Set exercise: Using the Nextflow configuration excerpt, explain why a process labeled "hello" gets 8 CPUs instead of the 4 set by `cpus = 4`.

Source document:
--------------------------------

Launching `example.nf` [tender_kay] DSL2 - revision: 573919f401

hello

Now suppose we create a nextflow.config file and set value to something different:

nextflow.config

params.value = "bye"

Now, the workflow will print "bye"

nextflow run example.nf

Output

 N E X T F L O W   ~  version 24.10.5

Launching `example.nf` [tender_kay] DSL2 - revision: 573919f401

bye

If we create another config file, define params.value in there, and layer it on top, that value will be used:

custom.config

params.value = "seeya"

nextflow run example.nf -c custom.config

Output

 N E X T F L O W   ~  version 24.10.5

Launching `example.nf` [tender_kay] DSL2 - revision: 573919f401

seeya

And if we create a second custom config, define yet another value for params.value, and layer it on top as well, that value will be used:

another_custom.config

params.value = "ciao"

nextflow run example.nf -c custom.config,another_custom.config

Output

 N E X T F L O W   ~  version 24.10.5

Launching `example.nf` [tender_kay] DSL2 - revision: 573919f401

ciao

Process directives, such as CPU and memory requirements, can be configured in a number of ways, and these too are evaluated in a particular order by Nextflow. Briefly, they are prioritised in the following order, from lowest to highest priority:

Default process configuration settings in the configuration files (e.g. process.cpu = 1)
Process directives defined in the process definition
Process configuration settings within a matching withLabel selector
Process configuration settings within a matching withName selector

Consider the following process {} scope within a configuration file:

process {
    cpus = 4
    withLabel: hello { cpus = 8 }
    withName: bye { cpus = 16 }
}

This configuration will have the following consequences:

By default, all processes will be given 4 CPUs, unless their process definitions contain a cpus directive
Any process given the label "hello" will instead be given 8 CPUs
Any process named "bye" will be given 16 CPUs

2.4.2 Optimising `nf-core/sarek` for our data

Exercise: Fine-tune nf-core/sarek

Start by creating a new blank file within the config/ folder called custom.config and open it up in VSCode.

--------------------------------

Record extracts:
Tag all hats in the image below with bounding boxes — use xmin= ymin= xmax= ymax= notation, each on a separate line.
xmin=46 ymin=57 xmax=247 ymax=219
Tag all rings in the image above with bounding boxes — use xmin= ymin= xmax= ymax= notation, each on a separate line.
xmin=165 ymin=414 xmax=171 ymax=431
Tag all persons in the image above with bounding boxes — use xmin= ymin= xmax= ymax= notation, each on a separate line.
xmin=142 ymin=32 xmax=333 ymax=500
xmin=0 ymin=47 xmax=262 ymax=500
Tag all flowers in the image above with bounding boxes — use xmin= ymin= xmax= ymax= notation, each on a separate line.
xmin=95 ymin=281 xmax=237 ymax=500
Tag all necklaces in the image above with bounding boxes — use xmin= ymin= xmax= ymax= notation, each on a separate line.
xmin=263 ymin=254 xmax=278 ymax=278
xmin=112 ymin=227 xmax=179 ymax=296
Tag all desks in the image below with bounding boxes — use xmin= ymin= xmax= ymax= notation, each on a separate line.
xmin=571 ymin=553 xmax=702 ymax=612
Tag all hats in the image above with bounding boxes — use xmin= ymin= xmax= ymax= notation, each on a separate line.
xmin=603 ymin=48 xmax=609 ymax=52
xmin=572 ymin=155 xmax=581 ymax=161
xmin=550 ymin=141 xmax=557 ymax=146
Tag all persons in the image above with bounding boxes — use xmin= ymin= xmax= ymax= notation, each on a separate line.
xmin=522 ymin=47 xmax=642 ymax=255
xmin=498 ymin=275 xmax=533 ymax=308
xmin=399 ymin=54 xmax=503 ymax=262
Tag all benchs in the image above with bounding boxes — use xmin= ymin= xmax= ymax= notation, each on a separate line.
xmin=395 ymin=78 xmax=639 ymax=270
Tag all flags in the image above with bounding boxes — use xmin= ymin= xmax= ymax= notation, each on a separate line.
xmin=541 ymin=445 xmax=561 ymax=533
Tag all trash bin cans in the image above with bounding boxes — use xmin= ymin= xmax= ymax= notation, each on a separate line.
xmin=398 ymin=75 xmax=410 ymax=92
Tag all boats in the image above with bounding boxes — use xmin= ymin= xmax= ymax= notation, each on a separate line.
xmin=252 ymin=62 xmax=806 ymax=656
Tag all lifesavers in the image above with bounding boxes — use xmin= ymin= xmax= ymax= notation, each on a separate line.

--------------------------------

Answer to this exercise: Nextflow ranks process settings from lowest to highest priority, and settings inside a matching withLabel selector outrank the default process settings in a configuration file. The `withLabel: hello { cpus = 8 }` setting therefore overrides `cpus = 4` for any process with that label.